Per quanto il ragionamento appaia fondato sul piano politico, l’Argentina ha un problema di riserve insufficienti. Queste sono salite solo in apparenza negli ultimi mesi a quasi 33 miliardi di dollari. Ma bisogna sottrarre i 14 miliardi sborsati dal Fondo Monetario Internazionale in aprile, senza i quali il dato scenderebbe sotto i livelli ereditati da Milei all’inizio della sua presidenza nel dicembre 2023.
Al netto dei debiti e degli swap, risultano negative per 12,4 miliardi. L’FMI sperava in un dato di 9 miliardi superiore per la fine di quest’anno.

Economia argentina meno competitiva
Il cambio per l’Argentina è forte. Al mercato nero si è rafforzato del 9% nell’ultimo mese, attestandosi a 1.425 pesos contro 1 dollaro dai 1.550 pesos a cui era salito prima del voto. Anche in questo caso, i dati macro parlano chiaro: l’economia sta perdendo competitività. Nei primi 10 mesi dell’anno il saldo commerciale è stato positivo per 6,85 miliardi di dollari contro i 16 dello stesso periodo nel 2024: -57%. Il saldo delle partite correnti è sceso nuovamente in territorio negativo dopo il segno più dello scorso anno. Nel solo secondo trimestre, ad esempio, il surplus commerciale relativo ai beni è crollato da 7,1 a 2,7 miliardi. Per i servizi il deficit si è espanso da 1,1 a 2,5 miliardi e l’afflusso netto di capitali è sceso da -2,2 a -3,2 miliardi.


Svalutazione del peso dolorosa e necessaria
Per aumentare le riserve servirebbe liberalizzare il tasso di cambio, cosa che equivarrebbe a una ulteriore svalutazione.

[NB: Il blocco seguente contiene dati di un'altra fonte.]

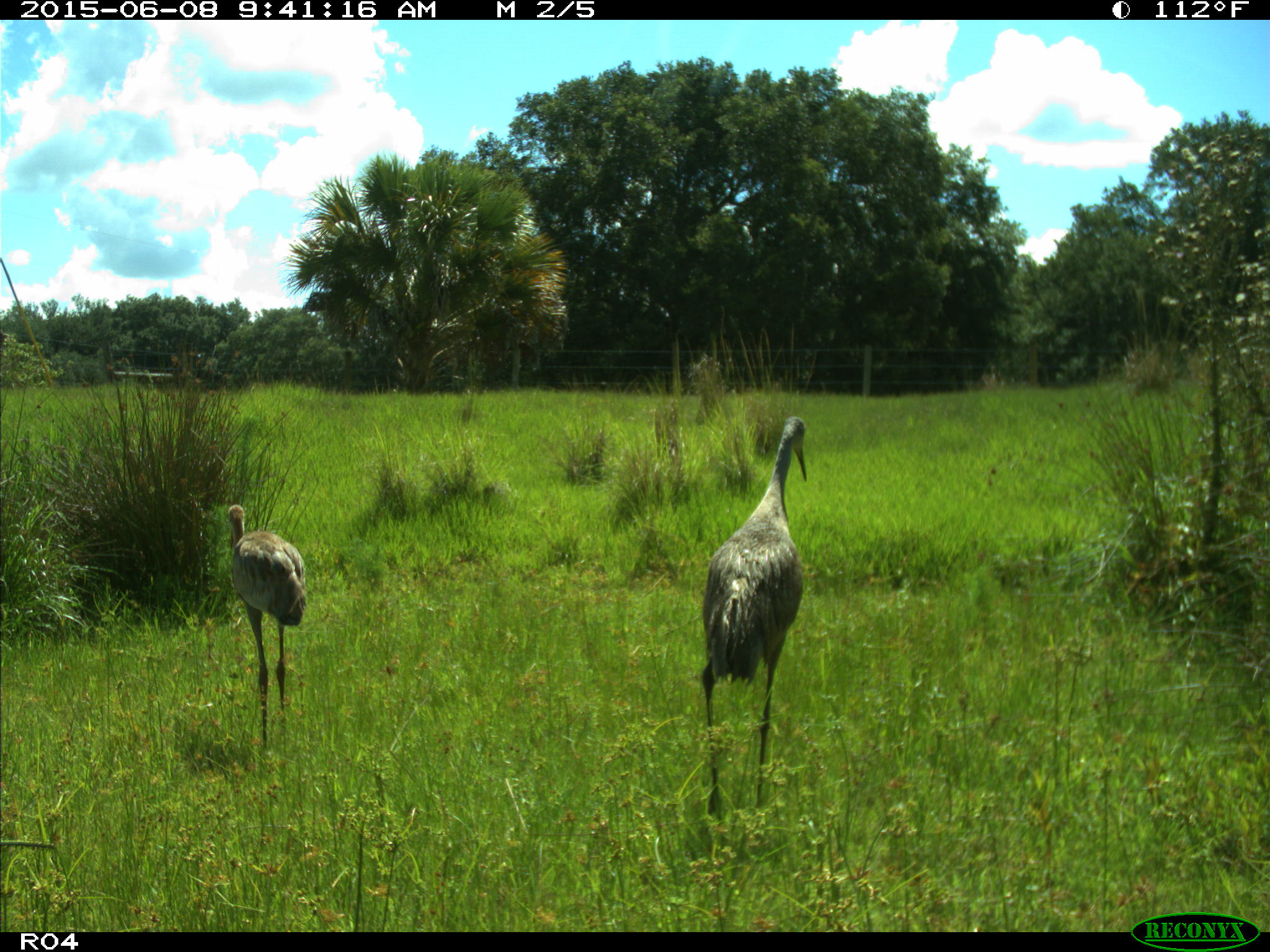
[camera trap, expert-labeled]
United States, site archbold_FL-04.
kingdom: Animalia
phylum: Chordata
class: Aves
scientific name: Aves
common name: birds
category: unidentified bird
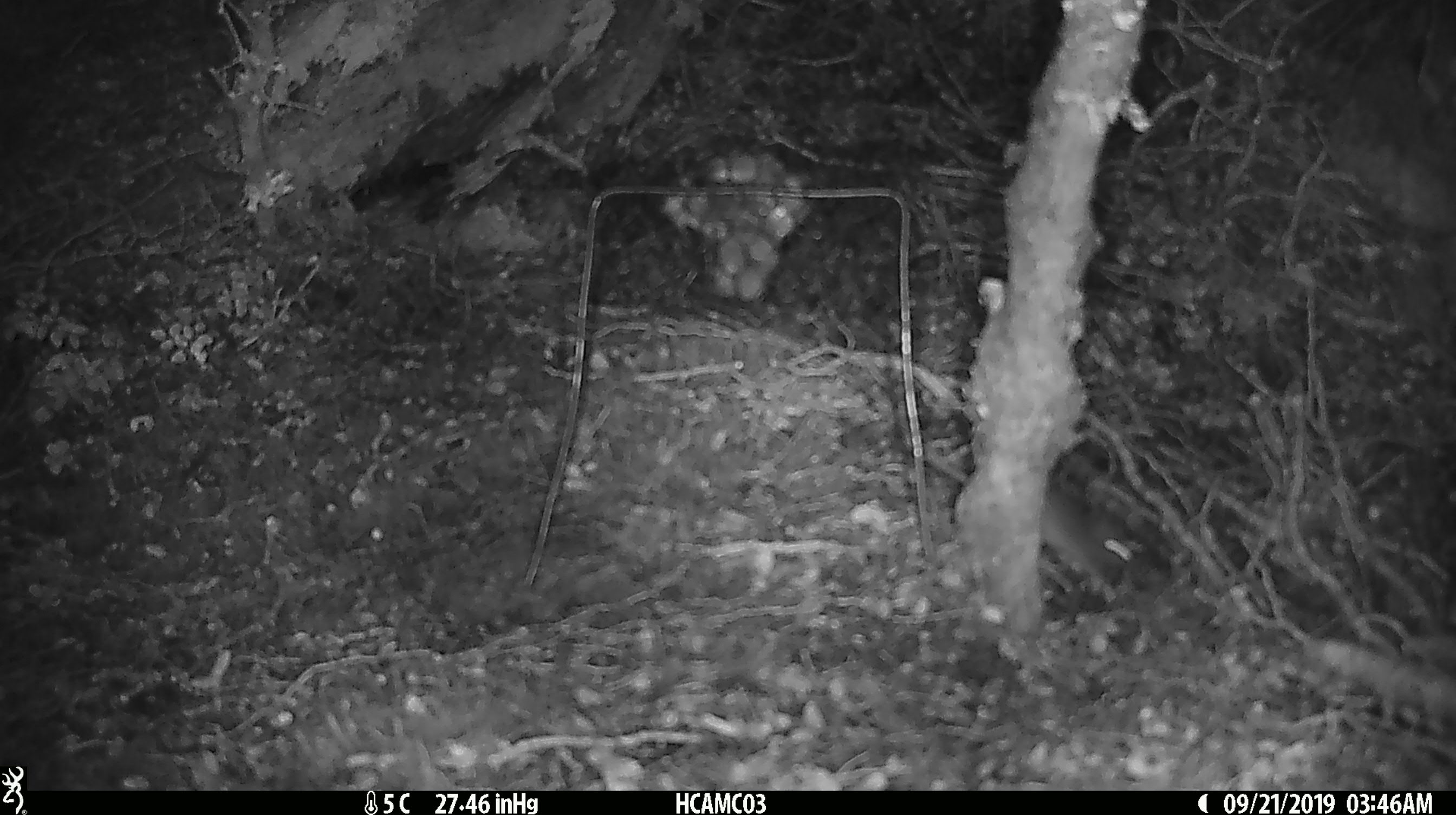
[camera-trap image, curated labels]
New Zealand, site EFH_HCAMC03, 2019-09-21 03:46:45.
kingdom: Animalia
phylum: Chordata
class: Mammalia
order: Rodentia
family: Muridae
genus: Mus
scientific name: Mus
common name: mouse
Mouse (Mus).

Milei teme che ciò rinfocoli l’inflazione, che negli ultimi mesi si sta attestando su un dato mensile intorno al 2%. E il carovita manderebbe su tutte le furie le famiglie, che negli ultimi cinque anni soltanto hanno visto esplodere i prezzi al consumo di quasi 27 volte per un’inflazione annuale media del 93% e mensile del 5,6%. Ecco spiegate le resistenze politiche. Il rischio, però, per lo stesso Milei è di arrivare alle prossime elezioni presidenziali nel 2027 con un’economia ferma per l’assenza di investimenti esteri ed esportazioni al palo.
Nessuno investe in un’economia in cui il cambio è palesemente sopravvalutato. Così come le imprese fanno fatica ad esportare sui mercati esteri. Fu l’irrealistica parità tra dollaro e peso negli anni Novanta ad avere provocato la gravissima crisi finanziaria che avrebbe portato al default nel 2001. Milei lo sa e vorrebbe procedere con prudenza all’allentamento delle restrizioni per i controlli sui capitali. Sa anche che questa sarebbe una pietra miliare delle riforme promesse. Senza, i capitali stranieri se ne starebbero alla finestra. In queste ultime settimane dell’anno la banca centrale argentina potrebbe acquistare dollari per rimpinguare le riserve. Approfitterebbe della consueta alta domanda di pesos da parte delle famiglie sotto Natale e della conversione dei ricavi in valute straniere da parte delle imprese per fronteggiare le scadenze fiscali.
Riserve in Argentina spia di cambio forte
La strategia di Milei sembrerebbe di liberalizzare il cambio in base alle condizioni macro. La sua speranza, bene espressa da Caputo, sarebbe che l’economia argentina si rimettesse in moto al punto da trainare le riserve valutarie e non viceversa. Gli investitori non la pensano così e fintantoché non vedranno tassi di cambio “fair”, ci andranno con i piedi di piombo. Gli elettori hanno confermato fiducia nella “motosega“ del presidente, accettando i sacrifici che comporta in cambio di benefici a lungo termine. Gli errori del passato non sono ammessi.